Specifically, the reaction of a carboxyl group or a derivative group thereof on the surface of the carrier of the present invention with an amino group of the material to be immobilized may be conducted in the following manner. The carboxyl group or the derivative group thereof on the surface of the carrier is treated with an aqueous solution of 20% 1-ethyl-3-(3-dimethylaminopropyl)carbodiimide for about five minutes, and the carboxyl group or the derivative group thereof is activated. Then, the excess reagent is removed by rinsing with water or buffer solution. Next, this is processed for about 15 minutes after adding a buffer solution (for example, sodium bicarbonate buffer (pH 8.4)) containing the material to be immobilized, and the activated carboxyl group is allowed to react with the amino group of the material to be immobilized. Next, the remaining activated carboxyl group is blocked by adding PBS buffer containing 1% casein (or 5% SDS-1×SSC, or 1× Denhard solution-2×SSC).

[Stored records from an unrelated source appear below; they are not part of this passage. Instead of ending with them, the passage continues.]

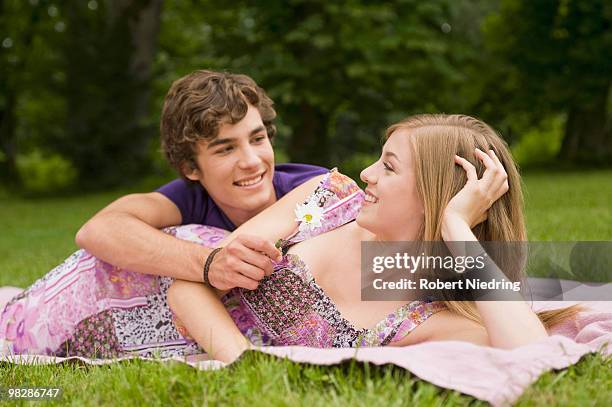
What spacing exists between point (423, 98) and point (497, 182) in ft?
49.4

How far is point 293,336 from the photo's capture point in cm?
306

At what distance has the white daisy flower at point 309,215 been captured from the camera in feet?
10.5

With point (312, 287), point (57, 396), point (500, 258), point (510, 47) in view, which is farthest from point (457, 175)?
point (510, 47)

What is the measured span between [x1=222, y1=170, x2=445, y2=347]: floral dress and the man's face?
0.63 m

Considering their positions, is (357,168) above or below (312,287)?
below

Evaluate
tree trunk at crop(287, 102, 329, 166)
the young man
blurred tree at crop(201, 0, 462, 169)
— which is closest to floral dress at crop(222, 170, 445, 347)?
the young man

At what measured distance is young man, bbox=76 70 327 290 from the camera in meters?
3.29

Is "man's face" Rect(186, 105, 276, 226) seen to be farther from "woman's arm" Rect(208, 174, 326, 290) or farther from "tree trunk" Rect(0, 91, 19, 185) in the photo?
"tree trunk" Rect(0, 91, 19, 185)

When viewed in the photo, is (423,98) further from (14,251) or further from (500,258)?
(500,258)

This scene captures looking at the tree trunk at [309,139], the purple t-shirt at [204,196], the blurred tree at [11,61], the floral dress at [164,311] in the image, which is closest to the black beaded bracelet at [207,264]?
the floral dress at [164,311]

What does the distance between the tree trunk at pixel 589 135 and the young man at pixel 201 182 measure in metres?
18.3

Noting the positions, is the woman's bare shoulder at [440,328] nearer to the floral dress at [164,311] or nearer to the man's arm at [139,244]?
the floral dress at [164,311]

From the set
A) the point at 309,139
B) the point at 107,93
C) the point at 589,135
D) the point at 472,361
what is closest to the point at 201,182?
the point at 472,361

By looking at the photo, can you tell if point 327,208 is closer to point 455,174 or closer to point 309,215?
point 309,215
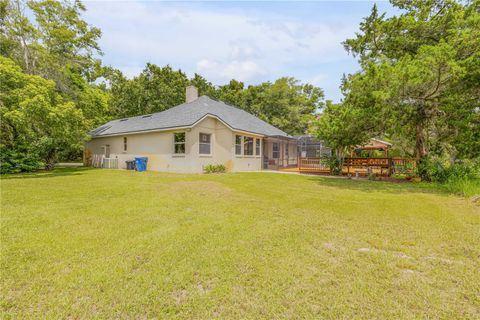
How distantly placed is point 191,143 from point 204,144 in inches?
43.8

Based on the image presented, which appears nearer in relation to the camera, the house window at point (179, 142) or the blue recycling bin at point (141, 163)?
the house window at point (179, 142)

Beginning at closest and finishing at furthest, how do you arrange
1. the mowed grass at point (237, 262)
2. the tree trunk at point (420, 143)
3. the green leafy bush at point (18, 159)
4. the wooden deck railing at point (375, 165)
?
the mowed grass at point (237, 262) < the tree trunk at point (420, 143) < the wooden deck railing at point (375, 165) < the green leafy bush at point (18, 159)

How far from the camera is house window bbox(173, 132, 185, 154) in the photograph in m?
15.1

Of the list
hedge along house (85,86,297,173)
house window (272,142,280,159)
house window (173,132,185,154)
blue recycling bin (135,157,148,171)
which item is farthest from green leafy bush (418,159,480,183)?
blue recycling bin (135,157,148,171)

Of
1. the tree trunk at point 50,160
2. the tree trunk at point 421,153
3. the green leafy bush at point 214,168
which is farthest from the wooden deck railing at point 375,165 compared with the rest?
the tree trunk at point 50,160

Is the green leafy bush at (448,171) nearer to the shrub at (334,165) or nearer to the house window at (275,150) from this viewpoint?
the shrub at (334,165)

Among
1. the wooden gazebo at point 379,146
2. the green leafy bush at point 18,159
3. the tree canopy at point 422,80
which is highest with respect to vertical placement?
the tree canopy at point 422,80

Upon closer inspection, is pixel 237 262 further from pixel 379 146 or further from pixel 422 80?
pixel 379 146

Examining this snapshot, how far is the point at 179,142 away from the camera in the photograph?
50.0ft

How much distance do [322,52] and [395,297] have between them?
1371 centimetres

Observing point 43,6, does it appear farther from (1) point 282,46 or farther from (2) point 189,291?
(2) point 189,291

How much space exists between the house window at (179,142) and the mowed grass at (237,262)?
9295 millimetres

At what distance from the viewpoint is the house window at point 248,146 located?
18.3 metres

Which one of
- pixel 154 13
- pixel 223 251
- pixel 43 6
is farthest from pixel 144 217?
pixel 43 6
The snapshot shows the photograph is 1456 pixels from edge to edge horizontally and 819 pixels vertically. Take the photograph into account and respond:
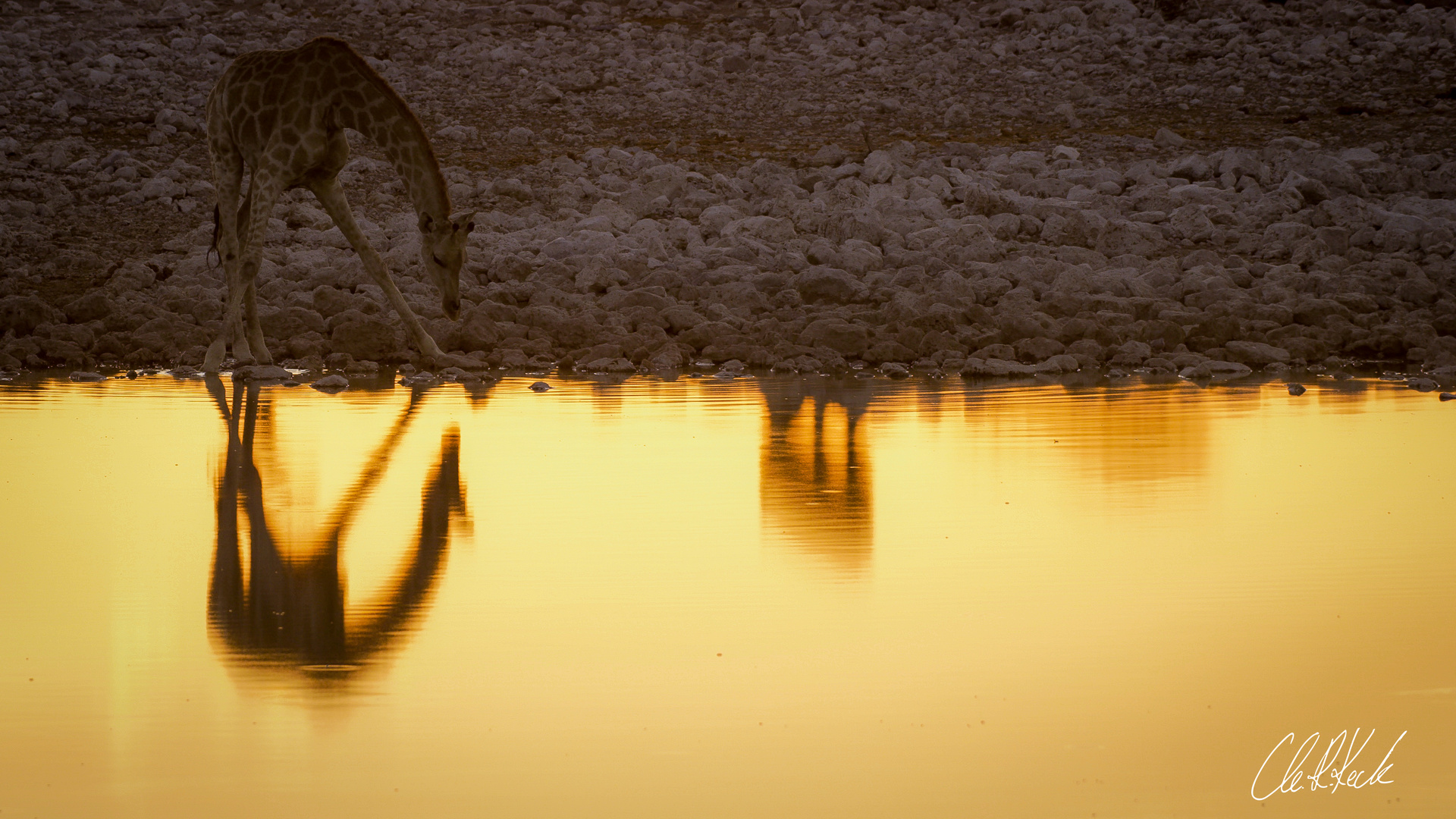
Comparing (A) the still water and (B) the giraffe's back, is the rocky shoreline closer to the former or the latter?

A carrier on the surface of which the material containing an amino group is immobilized, is obtained as indicated above. In this kind of carrier for fixing a material containing an amino group, the material containing an amino group is immobilized on the surface of the carrier via an amide bond (covalent bond), and therefore, the material containing an amino group will not fall off the surface of the carrier. Consequently, it is possible to more easily and efficiently detect, isolate and screen for labeled nucleic acid and labeled protein by utilizing the DNA array or protein array produced by immobilizing the material containing an amino group such as nucleic acid and protein onto the surface of the carrier, and winding this on a spindle member.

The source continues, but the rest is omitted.